Its American author, Susan Glaspell, was a founding member of the legendary Provincetown Players, which helped to launch Eugene O'Neill. In her day likened to Shaw and Ibsen, she has fallen into neglect. Kate Saxon's captivating revival of this unpublished play reveals Glaspell's gift for trenchant and delightful comedy. Vividly evoking the era of bobbed hair and birth-control activism, the piece combines polemical punch with a giddy screwball quality.

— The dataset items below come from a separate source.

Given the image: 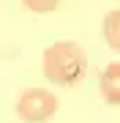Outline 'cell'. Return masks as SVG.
<instances>
[{
    "label": "cell",
    "mask_w": 120,
    "mask_h": 123,
    "mask_svg": "<svg viewBox=\"0 0 120 123\" xmlns=\"http://www.w3.org/2000/svg\"><path fill=\"white\" fill-rule=\"evenodd\" d=\"M87 74V55L74 41H55L44 52V77L55 85H76Z\"/></svg>",
    "instance_id": "6da1fadb"
},
{
    "label": "cell",
    "mask_w": 120,
    "mask_h": 123,
    "mask_svg": "<svg viewBox=\"0 0 120 123\" xmlns=\"http://www.w3.org/2000/svg\"><path fill=\"white\" fill-rule=\"evenodd\" d=\"M17 112L27 123H44V120H49L57 112V98L49 90H44V88H30V90H25L19 96Z\"/></svg>",
    "instance_id": "7a4b0ae2"
},
{
    "label": "cell",
    "mask_w": 120,
    "mask_h": 123,
    "mask_svg": "<svg viewBox=\"0 0 120 123\" xmlns=\"http://www.w3.org/2000/svg\"><path fill=\"white\" fill-rule=\"evenodd\" d=\"M98 88H101V96H104L107 104L120 107V63H109V66L101 71Z\"/></svg>",
    "instance_id": "3957f363"
},
{
    "label": "cell",
    "mask_w": 120,
    "mask_h": 123,
    "mask_svg": "<svg viewBox=\"0 0 120 123\" xmlns=\"http://www.w3.org/2000/svg\"><path fill=\"white\" fill-rule=\"evenodd\" d=\"M104 41L120 52V8H112L104 17Z\"/></svg>",
    "instance_id": "277c9868"
},
{
    "label": "cell",
    "mask_w": 120,
    "mask_h": 123,
    "mask_svg": "<svg viewBox=\"0 0 120 123\" xmlns=\"http://www.w3.org/2000/svg\"><path fill=\"white\" fill-rule=\"evenodd\" d=\"M22 3H25L30 11H36V14H49V11L57 8L60 0H22Z\"/></svg>",
    "instance_id": "5b68a950"
}]
</instances>
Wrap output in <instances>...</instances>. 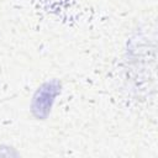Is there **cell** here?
<instances>
[{"label":"cell","instance_id":"obj_1","mask_svg":"<svg viewBox=\"0 0 158 158\" xmlns=\"http://www.w3.org/2000/svg\"><path fill=\"white\" fill-rule=\"evenodd\" d=\"M54 81H56V80H54ZM54 81L46 83V84L42 85V86L37 90V93H36V95H38L41 99H40V100H38V99H33L32 110H33V111H35V110H38V112L36 114L38 117H44L43 110L46 111V115H47L48 111L51 110V102H49L47 99L54 100V98H56V95H57V93H58V86L53 88Z\"/></svg>","mask_w":158,"mask_h":158}]
</instances>
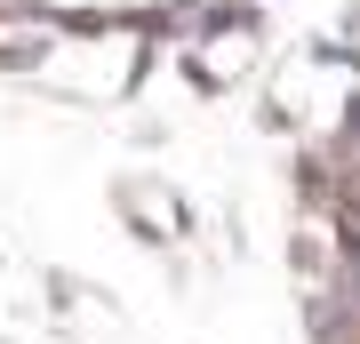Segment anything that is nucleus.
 Instances as JSON below:
<instances>
[{"label": "nucleus", "instance_id": "obj_1", "mask_svg": "<svg viewBox=\"0 0 360 344\" xmlns=\"http://www.w3.org/2000/svg\"><path fill=\"white\" fill-rule=\"evenodd\" d=\"M288 272H296V288H321L328 281V224H312V217L288 224Z\"/></svg>", "mask_w": 360, "mask_h": 344}]
</instances>
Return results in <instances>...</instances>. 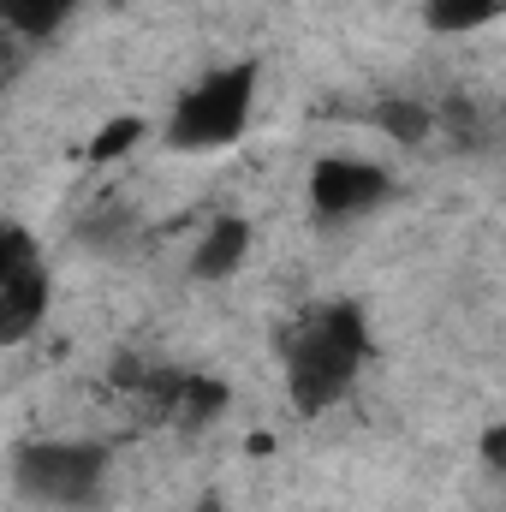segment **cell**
<instances>
[{
  "mask_svg": "<svg viewBox=\"0 0 506 512\" xmlns=\"http://www.w3.org/2000/svg\"><path fill=\"white\" fill-rule=\"evenodd\" d=\"M42 316H48V268L0 286V352L6 346H24L42 328Z\"/></svg>",
  "mask_w": 506,
  "mask_h": 512,
  "instance_id": "6",
  "label": "cell"
},
{
  "mask_svg": "<svg viewBox=\"0 0 506 512\" xmlns=\"http://www.w3.org/2000/svg\"><path fill=\"white\" fill-rule=\"evenodd\" d=\"M393 197V173L364 155H322L310 167V215L316 221H358Z\"/></svg>",
  "mask_w": 506,
  "mask_h": 512,
  "instance_id": "4",
  "label": "cell"
},
{
  "mask_svg": "<svg viewBox=\"0 0 506 512\" xmlns=\"http://www.w3.org/2000/svg\"><path fill=\"white\" fill-rule=\"evenodd\" d=\"M173 411H179V423H209V417H221L227 411V387L221 382H173Z\"/></svg>",
  "mask_w": 506,
  "mask_h": 512,
  "instance_id": "12",
  "label": "cell"
},
{
  "mask_svg": "<svg viewBox=\"0 0 506 512\" xmlns=\"http://www.w3.org/2000/svg\"><path fill=\"white\" fill-rule=\"evenodd\" d=\"M364 358H370V322L358 304L334 298V304H316L292 340H286V393H292V411L298 417H316L328 405H340L352 382L364 376Z\"/></svg>",
  "mask_w": 506,
  "mask_h": 512,
  "instance_id": "1",
  "label": "cell"
},
{
  "mask_svg": "<svg viewBox=\"0 0 506 512\" xmlns=\"http://www.w3.org/2000/svg\"><path fill=\"white\" fill-rule=\"evenodd\" d=\"M501 6L506 0H423V18H429V30H441V36H471V30H483V24H495Z\"/></svg>",
  "mask_w": 506,
  "mask_h": 512,
  "instance_id": "9",
  "label": "cell"
},
{
  "mask_svg": "<svg viewBox=\"0 0 506 512\" xmlns=\"http://www.w3.org/2000/svg\"><path fill=\"white\" fill-rule=\"evenodd\" d=\"M36 268H42V245H36V233L0 215V286H12V280H24V274H36Z\"/></svg>",
  "mask_w": 506,
  "mask_h": 512,
  "instance_id": "10",
  "label": "cell"
},
{
  "mask_svg": "<svg viewBox=\"0 0 506 512\" xmlns=\"http://www.w3.org/2000/svg\"><path fill=\"white\" fill-rule=\"evenodd\" d=\"M370 126L411 149V143H423V137L435 131V108H429V102H411V96H387V102L370 108Z\"/></svg>",
  "mask_w": 506,
  "mask_h": 512,
  "instance_id": "8",
  "label": "cell"
},
{
  "mask_svg": "<svg viewBox=\"0 0 506 512\" xmlns=\"http://www.w3.org/2000/svg\"><path fill=\"white\" fill-rule=\"evenodd\" d=\"M72 6L78 0H0V30L18 42H48L72 18Z\"/></svg>",
  "mask_w": 506,
  "mask_h": 512,
  "instance_id": "7",
  "label": "cell"
},
{
  "mask_svg": "<svg viewBox=\"0 0 506 512\" xmlns=\"http://www.w3.org/2000/svg\"><path fill=\"white\" fill-rule=\"evenodd\" d=\"M108 447L102 441H24L12 459L18 495L36 507H90L108 483Z\"/></svg>",
  "mask_w": 506,
  "mask_h": 512,
  "instance_id": "3",
  "label": "cell"
},
{
  "mask_svg": "<svg viewBox=\"0 0 506 512\" xmlns=\"http://www.w3.org/2000/svg\"><path fill=\"white\" fill-rule=\"evenodd\" d=\"M143 143V120L137 114H114L108 126L90 137V167H108V161H120V155H131Z\"/></svg>",
  "mask_w": 506,
  "mask_h": 512,
  "instance_id": "11",
  "label": "cell"
},
{
  "mask_svg": "<svg viewBox=\"0 0 506 512\" xmlns=\"http://www.w3.org/2000/svg\"><path fill=\"white\" fill-rule=\"evenodd\" d=\"M245 256H251V221L245 215H215L209 233L191 251V274L197 280H233L245 268Z\"/></svg>",
  "mask_w": 506,
  "mask_h": 512,
  "instance_id": "5",
  "label": "cell"
},
{
  "mask_svg": "<svg viewBox=\"0 0 506 512\" xmlns=\"http://www.w3.org/2000/svg\"><path fill=\"white\" fill-rule=\"evenodd\" d=\"M256 90L262 72L256 60H233V66H209L167 114V143L185 155H209V149H233L256 114Z\"/></svg>",
  "mask_w": 506,
  "mask_h": 512,
  "instance_id": "2",
  "label": "cell"
},
{
  "mask_svg": "<svg viewBox=\"0 0 506 512\" xmlns=\"http://www.w3.org/2000/svg\"><path fill=\"white\" fill-rule=\"evenodd\" d=\"M483 459L501 471V459H506V429H501V423H489V429H483Z\"/></svg>",
  "mask_w": 506,
  "mask_h": 512,
  "instance_id": "13",
  "label": "cell"
}]
</instances>
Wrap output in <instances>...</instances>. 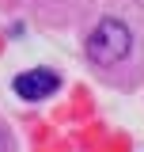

At the centre of proceedings is the banker/poet Seymore Standish. On trips to New York, he hobnobs with progressive types and writes verse. Back in his Midwestern hometown, he's a golf- and bridge-playing pillar of the community. He makes out that he'd be a great poet if only he could shed the shackles of bourgeois respectability. The amusing scenes detailing his domestic set-up belie this claim. His wife Diantha, whom he patronisingly calls Dotty, is no fool and nurses a desire for change that, unlike his, is genuine, while his mother creates rag dolls that are, though unrecognised as such, subversively satiric portraits of their censorious neighbours.

Glaspell engineers a collision between the reactionary Midwest and East Coast liberalism when Nora Powers, a bobbed zealot for birth control, descends on the town for a campaigning visit. The name suggests a link with Ibsen and the Shavian life force, but, as Ruth Everett's winning performance indicates, there's also a mischievously madcap charm in her assurance. Seymore (a lovely comic portrayal of two-faced self-interest from David Annen) harbours sexual desire for Nora but deplores her influence on his wife (the excellent Kate McGuinness), who, in a whirl of emulative liberation, has her hair bobbed and cancels stuffy social engagements.

Her behaviour calls Seymore's bluff and exposes the fact that, in this play, the truly radical impulses emanate from the women. Rather than offer false uplift, though, Glaspell dramatises the pressures that would push such a wife back into reluctant conformity – the incisive comedy all the more powerful for the note of bitter realism on which it ends.